Am 9.11.2014 wurde in Werne anlässlich der Reichspogromnacht, die sich zum 76. mal jährte, eine Gedenkkundgebung vom Werner Bündnis gegen Rechts in Kooperation mit der Antifa Werne organisiert. Es waren ca. 30 Menschen mit Transparenten und Fahnen anwesend, auch Pressemenschen von außerhalb kamen. Nach einem anfänglichen Gespräch mit dem Westfälischen Anzeiger Werne und einiger Diskussion zum Thema gab es einen ausführlichen Redebeitrag der Bündnisgruppen, in dem Themen wie der Begriff “Reichskristallnacht”, der auch auf der neuen Gedenktafel an der alten Synagoge in Werne zu sehen ist, der Ablauf der Reichspogromnacht in Werne und die Notwendigkeit, sich auch heute noch gegen Antisemitismus, Nationalismus und Rassismus zu engagieren, behandelt wurden.

Im Anschluss an die Kundgebung gab es dann noch einen gemeinsamen Rundgang entlang der Stolpersteine in Werne, wobei es noch einmal Zeit zum Austausch untereinander gab. Für jede Familie wurde eine Kerze, zusammen mit einem auf das Glas geschriebenen Spruch, an den Stolpersteinen aufgestellt und es wurde mit ein paar Worten auf ihr Schicksal eingegangen. Der Rundgang endete an der Gedenktafel am ehemaligen Standort der Synagoge, wo symbolisch eine Kerze mit dem Spruch “Erinnern heißt Kämpfen” aufgestellt wurde. Da verkaufsoffener Sonntag war, stieß die Aktion auf breites Interesse bei den Menschen in der gefüllten Fußgängerzone, die fast alle dank der Kerzen auf die Stolpersteine aufmerksam wurden und diese eingehend betrachteten. Insgesamt war dies also ein gelungener Tag für das Werner Bündnis gegen Rechts und die Antifa Werne, da erfolgreich für das Thema Antisemitismus und das Gedenken an die Opfer der Reichspogromnacht sensibilisiert werden konnte.

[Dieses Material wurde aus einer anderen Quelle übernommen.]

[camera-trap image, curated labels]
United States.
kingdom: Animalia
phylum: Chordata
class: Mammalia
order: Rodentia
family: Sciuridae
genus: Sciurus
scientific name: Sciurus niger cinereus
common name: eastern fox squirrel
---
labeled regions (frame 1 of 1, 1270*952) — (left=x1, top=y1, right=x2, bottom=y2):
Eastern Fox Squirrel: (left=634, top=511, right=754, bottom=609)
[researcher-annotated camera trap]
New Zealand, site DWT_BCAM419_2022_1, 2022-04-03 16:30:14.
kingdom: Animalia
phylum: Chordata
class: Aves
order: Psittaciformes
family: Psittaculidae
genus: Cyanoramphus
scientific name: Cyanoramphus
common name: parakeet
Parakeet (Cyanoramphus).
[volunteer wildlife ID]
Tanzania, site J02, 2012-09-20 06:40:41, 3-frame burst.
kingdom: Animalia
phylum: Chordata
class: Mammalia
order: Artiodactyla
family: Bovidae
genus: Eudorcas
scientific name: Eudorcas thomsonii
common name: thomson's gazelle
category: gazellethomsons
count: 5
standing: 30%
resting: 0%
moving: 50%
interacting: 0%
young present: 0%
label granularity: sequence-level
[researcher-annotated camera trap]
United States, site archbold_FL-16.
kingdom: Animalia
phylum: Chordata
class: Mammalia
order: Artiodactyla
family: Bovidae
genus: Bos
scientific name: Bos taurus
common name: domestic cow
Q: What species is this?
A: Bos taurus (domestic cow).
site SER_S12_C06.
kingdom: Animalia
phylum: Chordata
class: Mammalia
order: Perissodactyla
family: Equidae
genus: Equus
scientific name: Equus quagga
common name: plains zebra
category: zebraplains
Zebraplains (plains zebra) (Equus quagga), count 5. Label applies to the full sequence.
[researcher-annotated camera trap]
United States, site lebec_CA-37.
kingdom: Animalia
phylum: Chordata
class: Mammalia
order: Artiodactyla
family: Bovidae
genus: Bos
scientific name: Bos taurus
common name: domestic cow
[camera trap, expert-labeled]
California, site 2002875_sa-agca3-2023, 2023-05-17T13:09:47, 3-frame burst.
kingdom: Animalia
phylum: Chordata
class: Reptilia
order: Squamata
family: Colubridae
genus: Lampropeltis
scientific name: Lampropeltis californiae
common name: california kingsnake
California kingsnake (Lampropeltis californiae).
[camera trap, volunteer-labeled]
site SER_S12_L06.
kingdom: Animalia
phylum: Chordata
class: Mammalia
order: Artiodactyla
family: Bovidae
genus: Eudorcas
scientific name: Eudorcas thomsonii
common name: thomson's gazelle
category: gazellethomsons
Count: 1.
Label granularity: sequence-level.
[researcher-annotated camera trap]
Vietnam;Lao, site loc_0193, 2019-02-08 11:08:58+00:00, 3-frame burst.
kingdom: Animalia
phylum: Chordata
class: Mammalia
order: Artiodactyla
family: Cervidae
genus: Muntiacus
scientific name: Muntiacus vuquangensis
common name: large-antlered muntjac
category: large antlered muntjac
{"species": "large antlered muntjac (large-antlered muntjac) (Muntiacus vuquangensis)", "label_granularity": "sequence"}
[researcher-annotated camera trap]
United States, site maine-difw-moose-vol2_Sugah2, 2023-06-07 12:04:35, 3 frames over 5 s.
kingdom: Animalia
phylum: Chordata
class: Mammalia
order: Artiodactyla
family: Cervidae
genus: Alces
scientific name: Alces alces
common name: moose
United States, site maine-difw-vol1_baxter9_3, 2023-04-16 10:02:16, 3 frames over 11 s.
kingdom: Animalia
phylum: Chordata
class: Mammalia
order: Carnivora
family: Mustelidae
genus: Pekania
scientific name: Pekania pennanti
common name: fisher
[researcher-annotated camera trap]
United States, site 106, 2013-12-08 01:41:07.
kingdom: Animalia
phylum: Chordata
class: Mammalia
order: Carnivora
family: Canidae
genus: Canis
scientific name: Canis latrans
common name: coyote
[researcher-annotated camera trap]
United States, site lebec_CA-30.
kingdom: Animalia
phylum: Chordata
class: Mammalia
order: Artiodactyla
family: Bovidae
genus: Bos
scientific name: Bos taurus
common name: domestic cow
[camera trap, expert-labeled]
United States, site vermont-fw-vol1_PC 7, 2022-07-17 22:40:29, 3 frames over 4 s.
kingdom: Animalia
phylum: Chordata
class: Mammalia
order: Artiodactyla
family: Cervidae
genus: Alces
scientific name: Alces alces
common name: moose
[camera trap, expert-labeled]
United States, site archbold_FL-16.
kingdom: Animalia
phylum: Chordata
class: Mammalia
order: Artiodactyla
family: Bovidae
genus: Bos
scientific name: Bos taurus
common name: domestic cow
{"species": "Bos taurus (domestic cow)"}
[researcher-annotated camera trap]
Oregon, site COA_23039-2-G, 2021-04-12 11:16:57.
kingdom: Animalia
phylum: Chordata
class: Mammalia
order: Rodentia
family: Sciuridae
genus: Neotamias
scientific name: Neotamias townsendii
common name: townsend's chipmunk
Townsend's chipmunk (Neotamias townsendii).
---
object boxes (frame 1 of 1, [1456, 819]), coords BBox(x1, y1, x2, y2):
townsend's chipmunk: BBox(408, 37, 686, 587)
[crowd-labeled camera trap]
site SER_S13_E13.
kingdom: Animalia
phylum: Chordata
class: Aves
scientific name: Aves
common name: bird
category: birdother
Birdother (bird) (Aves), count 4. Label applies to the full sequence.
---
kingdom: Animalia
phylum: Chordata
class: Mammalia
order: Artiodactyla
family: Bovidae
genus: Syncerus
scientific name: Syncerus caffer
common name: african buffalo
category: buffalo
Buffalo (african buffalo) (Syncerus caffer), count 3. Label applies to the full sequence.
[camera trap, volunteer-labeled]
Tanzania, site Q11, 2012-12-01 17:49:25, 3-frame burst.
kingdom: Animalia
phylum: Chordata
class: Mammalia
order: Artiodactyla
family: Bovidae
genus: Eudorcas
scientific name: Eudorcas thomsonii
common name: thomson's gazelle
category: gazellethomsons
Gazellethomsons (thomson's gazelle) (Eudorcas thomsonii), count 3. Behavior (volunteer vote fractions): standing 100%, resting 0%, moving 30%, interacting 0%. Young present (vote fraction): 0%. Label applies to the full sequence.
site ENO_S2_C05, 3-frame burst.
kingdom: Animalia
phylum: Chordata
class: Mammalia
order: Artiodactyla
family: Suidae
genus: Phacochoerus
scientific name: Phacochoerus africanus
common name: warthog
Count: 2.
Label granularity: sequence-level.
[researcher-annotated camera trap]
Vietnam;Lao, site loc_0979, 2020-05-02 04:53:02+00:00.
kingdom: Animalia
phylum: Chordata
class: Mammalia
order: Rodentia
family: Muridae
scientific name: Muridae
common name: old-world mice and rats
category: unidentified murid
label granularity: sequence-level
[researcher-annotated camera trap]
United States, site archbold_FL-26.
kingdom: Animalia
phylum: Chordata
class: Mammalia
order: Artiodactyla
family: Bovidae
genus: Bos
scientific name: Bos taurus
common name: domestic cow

Im folgenden noch der Redebeitrag des Werner Bündnisses gegen Rechts:

In der Nacht vom 9. auf den 10. November 1938 begannen die Novemberpogrome im gesamten Deutschen Reich. Überall plünderten und zerstörten Nazis und „ganz normale“ Bürger*innen jüdische Geschäfte, Synagogen und Wohnungen, griffen jüdische Menschen oder solche, die sie dafür hielten,- an, verprügelten, misshandelten, demütigten sie. Am Tag danach wurden viele der Männer verhaftet – der jüdischen Männer versteht sich. Ungefähr 400 jüdische Menschen überlebten die Pogrome nicht, weil sie in den Selbstmord getrieben wurden, auf der Flucht vor dem tobenden Mob verunglückten oder gleich umgebracht wurden. Die Novemberpogrome waren ein Beweis für die NSDAP, dass die Bevölkerung die antisemitische und rassistische Politik mitträgt und bereit ist physische Angriffe gegen als nicht-arisch wahrgenommene Menschengruppen zu akzeptieren und sogar zu unterstützen. Denn Widerstand gab es nur vereinzelt – wenn überhaupt.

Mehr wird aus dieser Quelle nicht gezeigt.